Andrew Holleran / Photo editor
Drivers might need to hit the brakes on Lane Avenue between Summit and High streets in the coming months.
After a unanimous decision during a Monday Columbus City Council meeting, an appeal to reduce the speed limit on Lane Avenue will be directed to the Ohio Department of Transportation. The appeal suggests a speed limit reduction from 35 mph to 25 mph between those Summit and High streets in the Ohio State off-campus area.
The appeal was spurred by Undergraduate Student Government whose members attended a Pedestrian and Transportation Commission meeting in 2011. They had expressed their concerns about the safety in the University District, said John Ivanic, communications director for Columbus City Council.
Transportation Services within the Department of Public Service addressed these concerns and reviewed the crash data on Lane Avenue between Summit and High streets from 2009-2011.
According to March 13 meeting minutes, the Columbus Transportation and Pedestrian Commission decided to pursue a speed limit reduction in that area.
“We’re always interested in partnering with OSU students to make the roads safer,” said Columbus City Council member and Public Service and Transportation Committee Chair Eileen Paley.
Results of the study showed the average car speed on this stretch was 29 mph.
“So we’re only talking a reduction of 4 mph,” Ivanic said. “With the road so narrow, the speed limit doesn’t need to be 35 mph.”
When city council is expected receive a response to the appeal is unknown, and requests for comment from the Ohio Department of Transportation were not immediately returned Tuesday.
The study commenced once the students’ idea was approved by the Columbus Transportation and Pedestrian Commission on March 15. It concluded that “25 miles per hour is reasonable and safe under existing conditions,” according a Tuesday email from Ivanic.
The details of the study and the study itself have not been released.
“A reduced speed limit will help calm traffic and make the area safe for pedestrians, drivers and bicyclists,” Ivanic said.
OSU students show mixed emotions about the potential change.
“It will just back up traffic, put people on edge and potentially increase accidents,” said Ashley Hard, a third-year in psychology.
Alvian Williams, a third-year in exploration, said he thinks the change could have a positive affect.
“People are going slower so they have to be more aware of their surroundings,” Williams said.
Students should be kept informed about any speed limit changes with multiple emails and street signs so they aren’t caught off guard, Williams said.

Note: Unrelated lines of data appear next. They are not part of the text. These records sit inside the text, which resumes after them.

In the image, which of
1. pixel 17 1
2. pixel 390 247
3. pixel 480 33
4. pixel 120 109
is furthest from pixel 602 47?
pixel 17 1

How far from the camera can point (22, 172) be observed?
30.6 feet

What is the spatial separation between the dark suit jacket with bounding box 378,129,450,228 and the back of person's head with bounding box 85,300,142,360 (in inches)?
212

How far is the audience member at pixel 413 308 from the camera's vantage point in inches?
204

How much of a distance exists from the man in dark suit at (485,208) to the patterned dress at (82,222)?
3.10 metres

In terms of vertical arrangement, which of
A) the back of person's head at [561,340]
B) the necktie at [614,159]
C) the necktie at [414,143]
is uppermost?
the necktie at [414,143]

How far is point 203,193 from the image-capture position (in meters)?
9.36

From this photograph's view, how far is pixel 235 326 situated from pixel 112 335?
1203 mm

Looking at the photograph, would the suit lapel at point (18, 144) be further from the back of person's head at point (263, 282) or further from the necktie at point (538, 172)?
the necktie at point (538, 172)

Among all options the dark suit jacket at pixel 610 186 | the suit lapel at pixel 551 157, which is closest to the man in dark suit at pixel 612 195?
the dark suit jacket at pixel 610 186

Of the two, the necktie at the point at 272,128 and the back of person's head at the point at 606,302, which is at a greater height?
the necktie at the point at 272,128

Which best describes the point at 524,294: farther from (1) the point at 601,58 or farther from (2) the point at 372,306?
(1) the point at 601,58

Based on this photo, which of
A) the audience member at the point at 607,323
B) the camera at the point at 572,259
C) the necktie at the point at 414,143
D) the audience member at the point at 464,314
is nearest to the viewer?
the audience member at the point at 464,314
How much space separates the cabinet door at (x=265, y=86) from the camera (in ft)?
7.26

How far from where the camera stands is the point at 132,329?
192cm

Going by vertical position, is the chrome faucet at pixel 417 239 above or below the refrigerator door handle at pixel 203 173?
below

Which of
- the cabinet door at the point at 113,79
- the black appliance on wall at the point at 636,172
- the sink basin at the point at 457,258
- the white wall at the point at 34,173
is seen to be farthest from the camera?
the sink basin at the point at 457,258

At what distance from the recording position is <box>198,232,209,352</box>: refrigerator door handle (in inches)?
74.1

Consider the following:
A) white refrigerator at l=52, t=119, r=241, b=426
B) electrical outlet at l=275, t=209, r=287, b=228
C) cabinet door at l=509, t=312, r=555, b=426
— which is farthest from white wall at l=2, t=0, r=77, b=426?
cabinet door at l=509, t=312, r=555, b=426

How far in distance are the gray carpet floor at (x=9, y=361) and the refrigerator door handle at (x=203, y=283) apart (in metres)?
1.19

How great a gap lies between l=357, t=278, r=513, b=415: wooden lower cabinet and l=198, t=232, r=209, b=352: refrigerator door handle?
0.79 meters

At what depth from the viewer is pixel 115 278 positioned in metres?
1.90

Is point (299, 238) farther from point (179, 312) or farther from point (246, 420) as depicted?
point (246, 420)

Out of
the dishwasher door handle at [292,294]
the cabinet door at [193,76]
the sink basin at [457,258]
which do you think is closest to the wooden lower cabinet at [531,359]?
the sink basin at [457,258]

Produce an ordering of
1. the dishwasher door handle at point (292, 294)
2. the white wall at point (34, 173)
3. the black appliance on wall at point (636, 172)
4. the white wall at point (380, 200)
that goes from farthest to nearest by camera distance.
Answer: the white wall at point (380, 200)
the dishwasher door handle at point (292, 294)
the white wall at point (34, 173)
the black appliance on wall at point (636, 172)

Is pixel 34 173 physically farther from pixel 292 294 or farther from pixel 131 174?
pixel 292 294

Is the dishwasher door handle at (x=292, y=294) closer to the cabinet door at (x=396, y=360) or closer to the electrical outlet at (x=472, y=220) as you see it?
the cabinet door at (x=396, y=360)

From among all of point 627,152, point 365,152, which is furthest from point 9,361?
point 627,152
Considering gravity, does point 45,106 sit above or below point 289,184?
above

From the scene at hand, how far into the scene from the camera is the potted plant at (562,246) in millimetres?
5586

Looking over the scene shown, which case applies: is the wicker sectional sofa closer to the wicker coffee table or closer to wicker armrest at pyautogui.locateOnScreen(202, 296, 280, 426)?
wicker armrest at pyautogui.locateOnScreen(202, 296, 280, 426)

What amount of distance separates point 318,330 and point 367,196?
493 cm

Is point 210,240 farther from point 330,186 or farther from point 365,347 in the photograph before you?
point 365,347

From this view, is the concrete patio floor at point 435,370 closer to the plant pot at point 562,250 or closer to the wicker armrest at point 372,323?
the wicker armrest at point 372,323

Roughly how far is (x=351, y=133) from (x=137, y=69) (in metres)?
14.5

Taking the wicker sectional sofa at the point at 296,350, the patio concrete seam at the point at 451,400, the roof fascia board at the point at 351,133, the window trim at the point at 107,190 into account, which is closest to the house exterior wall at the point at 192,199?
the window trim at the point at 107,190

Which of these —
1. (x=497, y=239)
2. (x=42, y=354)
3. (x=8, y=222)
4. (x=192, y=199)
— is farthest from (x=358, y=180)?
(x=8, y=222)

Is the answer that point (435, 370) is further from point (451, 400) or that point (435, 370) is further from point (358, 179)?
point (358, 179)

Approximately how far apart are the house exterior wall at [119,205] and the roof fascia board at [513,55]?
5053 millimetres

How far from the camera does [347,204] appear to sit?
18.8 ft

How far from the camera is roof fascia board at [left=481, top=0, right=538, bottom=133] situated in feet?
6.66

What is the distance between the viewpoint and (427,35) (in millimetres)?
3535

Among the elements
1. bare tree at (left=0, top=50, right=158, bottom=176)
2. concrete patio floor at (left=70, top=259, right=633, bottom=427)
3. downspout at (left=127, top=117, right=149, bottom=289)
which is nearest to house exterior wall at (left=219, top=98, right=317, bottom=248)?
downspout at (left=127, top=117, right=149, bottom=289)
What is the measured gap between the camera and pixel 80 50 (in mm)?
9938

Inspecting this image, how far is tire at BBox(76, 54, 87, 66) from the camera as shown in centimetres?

“Hopefully they don’t give out a lot of tickets (at first),” said Ashley Bell, a third-year in human development and family science. “When all of the accidents occurred, they didn’t (initially) announce the jaywalking tickets.”
Lindsay Komlanc, spokeswoman for OSU Administration and Planning, stated in an email that if the speed limit does change, the Ohio State Police Department might put information on its website and the Department of Transportation and Traffic Management might communicate it through their website or Twitter account.
“(But) we are talking about a proposed change,” Komlanc stated in the email. “We would need final information and details from the city before determining how best to communicate it to our community.”